A Parameter Inversion Framework For Computationally Expensive, Physically-Based Hydrologic Models Using Deep-Learning Methods
Presenter: Amanda Triplett P241
Co-Author(s): -
Advisor(s): Laura Condon
1Hydrology & Atmospheric Sciences
Inverse modeling has long been used in the field of hydrology to estimate causal parameters that are difficult to observe from their easier to measure effects. In this study, we aim to use a convolutional neural network (CNN) to predict the causal parameter hydraulic conductivity from the resulting water table depth. To achieve this, we create training images by running an ensemble which varies hydraulic conductivity to establish its relationship with water table depth. We use the physical groundwater-surface water model ParFlow to represent a domain across the majority of the contiguous United States. Next, a CNN uses water table depth, along with additional variables such as elevation, slope and long term recharge, to predict hydraulic conductivity.
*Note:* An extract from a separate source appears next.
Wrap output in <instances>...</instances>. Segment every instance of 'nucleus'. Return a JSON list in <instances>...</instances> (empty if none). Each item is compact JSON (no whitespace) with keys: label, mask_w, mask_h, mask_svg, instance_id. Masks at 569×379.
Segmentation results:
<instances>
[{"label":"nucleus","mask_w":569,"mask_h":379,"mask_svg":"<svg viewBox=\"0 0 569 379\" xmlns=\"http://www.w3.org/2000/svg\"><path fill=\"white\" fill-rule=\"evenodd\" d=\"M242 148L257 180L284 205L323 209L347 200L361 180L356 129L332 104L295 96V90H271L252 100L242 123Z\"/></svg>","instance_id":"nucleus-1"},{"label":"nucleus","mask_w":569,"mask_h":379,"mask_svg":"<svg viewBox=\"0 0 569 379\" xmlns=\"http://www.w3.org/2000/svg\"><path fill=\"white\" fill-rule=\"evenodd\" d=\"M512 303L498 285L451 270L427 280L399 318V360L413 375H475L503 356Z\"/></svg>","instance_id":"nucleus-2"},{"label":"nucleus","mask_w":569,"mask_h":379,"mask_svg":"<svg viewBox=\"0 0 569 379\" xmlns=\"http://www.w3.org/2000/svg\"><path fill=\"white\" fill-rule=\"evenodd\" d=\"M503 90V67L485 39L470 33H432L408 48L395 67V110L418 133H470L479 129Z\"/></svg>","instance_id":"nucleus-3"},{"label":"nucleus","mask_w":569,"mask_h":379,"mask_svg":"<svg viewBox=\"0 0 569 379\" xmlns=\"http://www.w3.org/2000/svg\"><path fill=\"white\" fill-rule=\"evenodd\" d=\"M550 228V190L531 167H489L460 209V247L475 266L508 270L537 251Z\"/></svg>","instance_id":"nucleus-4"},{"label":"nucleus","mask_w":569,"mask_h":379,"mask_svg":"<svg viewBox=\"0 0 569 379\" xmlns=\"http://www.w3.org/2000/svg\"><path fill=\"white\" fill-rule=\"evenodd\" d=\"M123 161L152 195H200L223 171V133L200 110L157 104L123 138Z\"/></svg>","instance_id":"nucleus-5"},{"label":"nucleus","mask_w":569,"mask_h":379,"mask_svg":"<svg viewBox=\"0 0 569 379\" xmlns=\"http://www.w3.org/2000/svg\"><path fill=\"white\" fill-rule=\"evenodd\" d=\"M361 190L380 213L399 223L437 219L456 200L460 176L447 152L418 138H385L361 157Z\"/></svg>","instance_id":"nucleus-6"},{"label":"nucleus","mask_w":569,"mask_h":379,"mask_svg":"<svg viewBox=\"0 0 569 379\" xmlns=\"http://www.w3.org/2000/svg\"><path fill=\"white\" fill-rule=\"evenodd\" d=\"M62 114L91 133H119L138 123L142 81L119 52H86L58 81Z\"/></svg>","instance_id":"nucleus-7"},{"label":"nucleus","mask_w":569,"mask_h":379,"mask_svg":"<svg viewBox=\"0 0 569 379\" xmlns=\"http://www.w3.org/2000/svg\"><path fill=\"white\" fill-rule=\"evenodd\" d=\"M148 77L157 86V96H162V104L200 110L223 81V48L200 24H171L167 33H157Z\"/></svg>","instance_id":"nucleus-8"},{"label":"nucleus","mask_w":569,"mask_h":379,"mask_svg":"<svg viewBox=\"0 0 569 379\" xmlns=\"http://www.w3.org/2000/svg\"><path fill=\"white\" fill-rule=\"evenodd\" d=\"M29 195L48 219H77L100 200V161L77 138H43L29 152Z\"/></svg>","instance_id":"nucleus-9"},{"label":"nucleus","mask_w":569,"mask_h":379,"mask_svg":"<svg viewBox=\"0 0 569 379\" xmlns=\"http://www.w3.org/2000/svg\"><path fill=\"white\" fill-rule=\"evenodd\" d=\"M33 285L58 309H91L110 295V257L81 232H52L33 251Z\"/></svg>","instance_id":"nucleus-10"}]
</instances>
Finally, the CNN generated hydraulic conductivity fields are run through ParFlow and the resulting water table depth fields are compared to the originals. Our results show that we can reproduce hydraulic conductivity fields for various out of sample cases, as well as get excellent matches between the resulting water table depth fields. Additionally, the CNN accurately reflects physical relationships by its shifting of the hydraulic conductivity prediction according to increases and decreases in long term recharge. In this study we also use the model performance to address the strengths and limitations of this approach and when it should and should not be used. This framework outlines a powerful approach for parameter inversion which is especially impactful for computationally expensive physical hydrologic models like ParFlow, for which it is difficult to use traditional methods.